Yesterday I got the news that I have to get a colonoscopy. Ugh. My GP sent me for a routine colon screening test – the FIT. It was almost an after-thought, at the end of my annual physical. Oh, he said, we should do this, too – now it’s part of the cancer agency screening program, just like a mammogram.
I had no symptoms, it was just a good idea to get it checked out. So I picked up the kit, followed the instructions the next morning, dropped off the sample at the lab that afternoon and forgot about it.
Two days later I got a call from my doctor. It’s never good news when your doctor’s office calls. The test was positive. He was quick to assure me that doesn’t mean I have colon cancer. It just meant the test found blood in my stool. Which could be a hemorrhoid, an ulcer, a polyp – lots of things that are not cancer.
Having just been through breast cancer and making it through my year of firsts with flying colours, this is a disappointment. That niggling fear that cancer is in you somewhere despite the chemo and radiation is never far from your thoughts. Mostly it lies dormant – but a call from your doctor’s office brings it front an centre pretty quick.

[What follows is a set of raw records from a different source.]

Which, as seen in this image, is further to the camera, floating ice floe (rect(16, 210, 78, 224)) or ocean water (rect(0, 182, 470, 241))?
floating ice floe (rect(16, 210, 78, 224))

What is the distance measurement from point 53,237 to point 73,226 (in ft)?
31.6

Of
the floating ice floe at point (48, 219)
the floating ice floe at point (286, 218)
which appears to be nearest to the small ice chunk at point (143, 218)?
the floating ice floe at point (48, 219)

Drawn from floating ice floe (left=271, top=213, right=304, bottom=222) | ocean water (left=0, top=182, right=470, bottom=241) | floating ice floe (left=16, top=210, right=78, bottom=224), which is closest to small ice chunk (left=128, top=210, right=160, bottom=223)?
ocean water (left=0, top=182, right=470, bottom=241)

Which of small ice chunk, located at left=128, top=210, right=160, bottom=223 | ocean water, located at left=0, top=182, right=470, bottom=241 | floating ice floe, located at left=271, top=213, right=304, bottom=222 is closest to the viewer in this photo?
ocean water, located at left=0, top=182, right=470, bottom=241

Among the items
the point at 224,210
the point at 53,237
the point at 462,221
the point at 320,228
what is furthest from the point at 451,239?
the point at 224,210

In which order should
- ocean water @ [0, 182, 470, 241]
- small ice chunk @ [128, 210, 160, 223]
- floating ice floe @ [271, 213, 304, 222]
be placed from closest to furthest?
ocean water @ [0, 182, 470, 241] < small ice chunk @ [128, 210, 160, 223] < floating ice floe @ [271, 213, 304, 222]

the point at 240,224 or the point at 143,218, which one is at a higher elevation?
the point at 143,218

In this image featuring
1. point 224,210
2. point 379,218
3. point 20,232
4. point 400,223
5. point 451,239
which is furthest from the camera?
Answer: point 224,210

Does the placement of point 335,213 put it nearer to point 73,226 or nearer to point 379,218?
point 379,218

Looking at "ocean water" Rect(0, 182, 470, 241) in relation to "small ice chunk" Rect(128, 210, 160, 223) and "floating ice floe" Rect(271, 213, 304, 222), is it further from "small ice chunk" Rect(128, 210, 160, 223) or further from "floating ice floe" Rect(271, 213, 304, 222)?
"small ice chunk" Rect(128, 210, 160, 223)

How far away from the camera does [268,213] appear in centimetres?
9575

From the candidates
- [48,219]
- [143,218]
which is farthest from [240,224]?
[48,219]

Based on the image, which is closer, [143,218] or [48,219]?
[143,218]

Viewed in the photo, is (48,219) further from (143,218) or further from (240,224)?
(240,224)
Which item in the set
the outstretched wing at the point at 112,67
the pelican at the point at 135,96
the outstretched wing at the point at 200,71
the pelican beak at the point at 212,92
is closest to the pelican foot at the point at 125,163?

I’m waiting for the cancer agency to call with a scheduled date. As before, during my breast cancer treatments, it’s the waiting that is the hardest. They’ve assured me that 94% of all FIT tests that are positive are not cancer. Blood does not mean cancer. And, as friends who have been through it tell me, your colon is squeaky clean after (one joked that you feel really skinny).
This sucks. Not happy. But the best way out is through.